In the permitting context, the “significant nexus” test will likely result in additional time and expense.  The onus is on the permit applicant to show that a water is non-jurisdictional.  To satisfy this burden under the “significant nexus” test, an applicant will need to, among other things, (1) identify the nearest navigable waters, interstate waters, and territorial seas; (2) identify other potentially “similarly situated” waters, which may not be located on the applicant’s property; (3) determine the size and function of the water and the “similarly situated” waters; and (4) hire a third party to conduct this work and prepare a detailed report.  Unfortunately, landowners are left with little guidance to determine precisely what constitutes a “significant nexus,” making it difficult and expensive to comply with the rule as a practical matter.

Litigation Challenging the Rule

The rule originally went into effect on August 28, 2015, and has been challenged in lawsuits across the country.  In August 2015, the North Dakota District Court stayed the enforcement of the rule in 13 states (Alaska, Arizona, Arkansas, Colorado, Idaho, Missouri, Montana, Nebraska, Nevada, New Mexico, North Dakota, South Dakota and Wyoming).  On October 9th, in a separate lawsuit filed in the Sixth

Circuit, the Court of Appeals concluded that the petitioners challenging the rule had demonstrated a substantial likelihood of success on the merits, and thus stayed the rule nationwide.1

Also at issue in the Sixth Circuit case is a procedural question of whether the appellate court has original jurisdiction to decide challenges to the rule or if such cases must first be brought in district court.  On February 22, 2016, the Court ruled, in a fractured opinion, that it has jurisdiction to proceed with the lawsuit.  However, on February 29th, petitioners filed a petition for rehearing en banc, requesting that the Court reconsider its decision on the jurisdictional issue.  The nationwide stay should continue to remain in effect while the petition for rehearing is pending.

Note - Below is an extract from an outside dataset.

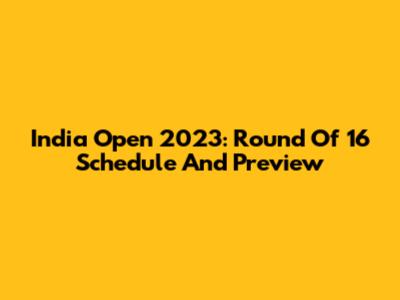 India Open 2023: Round Of 16 Schedule And Preview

This jurisdictional question is important not merely as a matter of procedure, but because the Court’s ruling on jurisdiction will effectively decide whether the nationwide stay remains in effect.  If the Sixth Circuit does not stray from its original decision that it has jurisdiction, the stay will remain in place.  If, on the other hand, the Court grants the petition for rehearing and ultimately concludes that is does not have jurisdiction, the stay will be lifted and the rule will immediately go into effect in all but the 13 states involved in the North Dakota litigation.

Given these numerous legal challenges, the future of the rule is unclear.  If the rule is struck down by the courts, it will be a victory for numerous industries.  If the legal challenges to the rule fail, these industries will be faced with expanded Clean Water Act jurisdiction and permitting requirements that will most likely drive up the time and cost of doing business.